= John Clarke (poet) =

American poet

John "Jack" Clarke (1933–1992) was an American poet.

A noted poet, jazz musician and scholar of William Blake and Charles Olson, John "Jack" Clarke was the author of several books of poetry, essays and lectures, among them The End of This Side, Fathar 3, Gloucester Sonnets, and In the Analogy (published posthumously). From Feathers To Iron, his masterwork on poetics, was published in 1987. In the Analogy, a fragmentary collection of more than 200 sonnets composed as an epic, is his response/furthering of Olson's Maximus Poems.

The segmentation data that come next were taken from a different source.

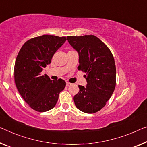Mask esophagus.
I'll return each mask as SVG.
<instances>
[{
    "instance_id": "obj_1",
    "label": "esophagus",
    "mask_w": 147,
    "mask_h": 147,
    "mask_svg": "<svg viewBox=\"0 0 147 147\" xmlns=\"http://www.w3.org/2000/svg\"><path fill=\"white\" fill-rule=\"evenodd\" d=\"M70 85H71V83H69V82H66V86L68 87V86H70Z\"/></svg>"
}]
</instances>
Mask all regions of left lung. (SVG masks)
Instances as JSON below:
<instances>
[{
	"instance_id": "8db88e82",
	"label": "left lung",
	"mask_w": 147,
	"mask_h": 147,
	"mask_svg": "<svg viewBox=\"0 0 147 147\" xmlns=\"http://www.w3.org/2000/svg\"><path fill=\"white\" fill-rule=\"evenodd\" d=\"M69 43L79 54V70L85 72L86 87L79 85L74 97L76 107L92 114L105 107L116 87V64L108 47L96 36H68Z\"/></svg>"
}]
</instances>
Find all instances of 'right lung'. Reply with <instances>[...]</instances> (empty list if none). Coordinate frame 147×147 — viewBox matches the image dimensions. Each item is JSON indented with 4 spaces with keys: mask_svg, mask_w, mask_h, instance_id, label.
Masks as SVG:
<instances>
[{
    "mask_svg": "<svg viewBox=\"0 0 147 147\" xmlns=\"http://www.w3.org/2000/svg\"><path fill=\"white\" fill-rule=\"evenodd\" d=\"M66 37L44 35L24 44L14 66V80L20 94L32 109L47 112L55 107L60 92L66 87L62 79L52 81L41 71L51 64L56 51L66 42Z\"/></svg>",
    "mask_w": 147,
    "mask_h": 147,
    "instance_id": "1",
    "label": "right lung"
}]
</instances>
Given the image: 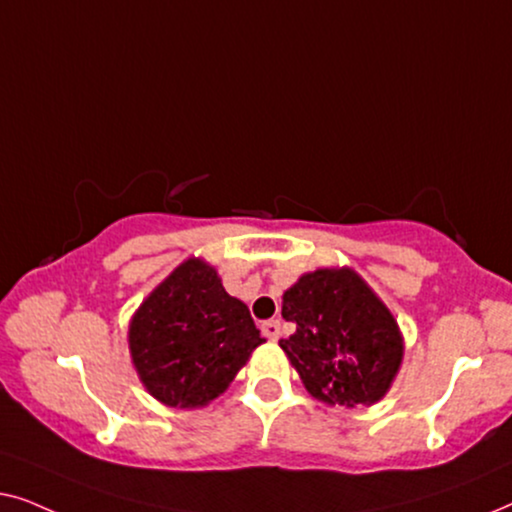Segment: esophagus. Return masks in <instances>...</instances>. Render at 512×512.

As director of the Institute of Further Studies (founded in 1965 with George F. Butterick, Fred Wah, and Albert Glover), he and Albert Glover oversaw the publication of A Curriculum of the Soul, (Spuyten Duyvil, 2016) a serial epic homage to Olson, based on his poem of the same name, which gathers the work of 28 of Olson's companions in poetry. He taught for 29 years at the State University of New York at Buffalo. From 1989 to 1991 he edited intent: letter of talk, thinking, and document. In 1989 he was awarded the Ohioanna Poetry Award from the Ohio Library Association (Clarke was a native of Ohio) and in 1991, the prestigious Artists Fellowship for Poetry presented by the New York Foundation for the Arts.